*TASK BRIEF*: Pick up the summary of the iDPC-STEM cryo-EM study after its last line and continue writing it.

*PROVIDED PASSAGE*:

Purpose of the Study:

  • To evaluate the applicability of scanning transmission electron microscopy (STEM) for cryo-EM structure determination.
  • To assess the performance of integrated differential phase contrast STEM (iDPC-STEM) on vitrified biological specimens.
  • To compare iDPC-STEM results with conventional CTEM data.

Main Methods:

  • Application of iDPC-STEM to cryo-EM test specimens: keyhole limpet hemocyanin (KLH) and tobacco mosaic virus (TMV).
  • Acquisition of micrographs with complete contrast transfer to high resolution.
  • Utilizing single-particle reconstruction methods for 3D structure determination.

Main Results:

  • Successful cryo-EM structure determination of KLH at 6.5 Å resolution using iDPC-STEM.

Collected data
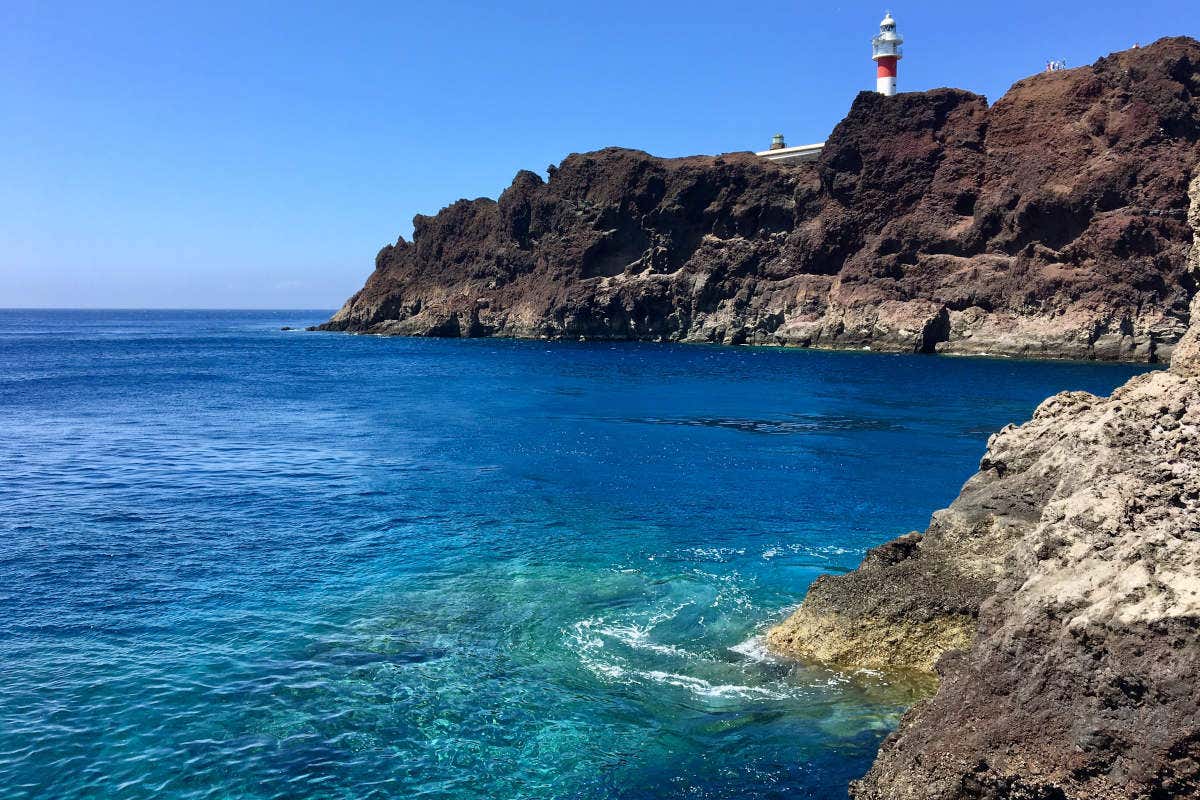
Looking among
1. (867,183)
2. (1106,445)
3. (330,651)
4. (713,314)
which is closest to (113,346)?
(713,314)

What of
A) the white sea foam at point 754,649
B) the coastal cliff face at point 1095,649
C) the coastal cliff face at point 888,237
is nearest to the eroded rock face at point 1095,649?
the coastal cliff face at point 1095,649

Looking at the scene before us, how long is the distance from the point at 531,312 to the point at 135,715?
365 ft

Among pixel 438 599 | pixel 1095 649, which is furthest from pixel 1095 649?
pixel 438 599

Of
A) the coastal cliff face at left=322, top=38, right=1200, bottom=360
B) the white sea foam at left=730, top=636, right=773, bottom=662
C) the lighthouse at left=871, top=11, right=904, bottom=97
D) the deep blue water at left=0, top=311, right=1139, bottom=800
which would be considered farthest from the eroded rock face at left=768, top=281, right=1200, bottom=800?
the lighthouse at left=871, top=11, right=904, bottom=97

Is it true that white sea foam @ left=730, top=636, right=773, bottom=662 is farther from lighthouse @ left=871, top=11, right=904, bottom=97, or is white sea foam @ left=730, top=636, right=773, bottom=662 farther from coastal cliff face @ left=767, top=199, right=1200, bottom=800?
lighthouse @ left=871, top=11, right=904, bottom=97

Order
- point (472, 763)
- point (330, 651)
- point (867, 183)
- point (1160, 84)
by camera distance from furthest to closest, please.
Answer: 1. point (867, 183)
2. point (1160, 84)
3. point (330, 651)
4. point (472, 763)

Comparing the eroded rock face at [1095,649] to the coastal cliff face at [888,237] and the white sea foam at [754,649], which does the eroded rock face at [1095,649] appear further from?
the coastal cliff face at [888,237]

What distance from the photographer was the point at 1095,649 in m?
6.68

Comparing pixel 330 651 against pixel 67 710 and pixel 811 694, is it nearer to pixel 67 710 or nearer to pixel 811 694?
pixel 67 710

*ANSWER SECTION*:
  • Achieved 3.5 Å resolution for TMV structure determination with iDPC-STEM.
  • Cryo-EM structures obtained via iDPC-STEM showed identical features to those from CTEM.

Conclusions:

  • STEM imaging, specifically iDPC-STEM, is a viable method for cryo-EM structure determination of biological macromolecules.
  • iDPC-STEM enables near-atomic resolution cryo-EM structure determination of vitrified single-particle specimens.
  • This technique offers a complementary approach to CTEM for high-resolution structural analysis.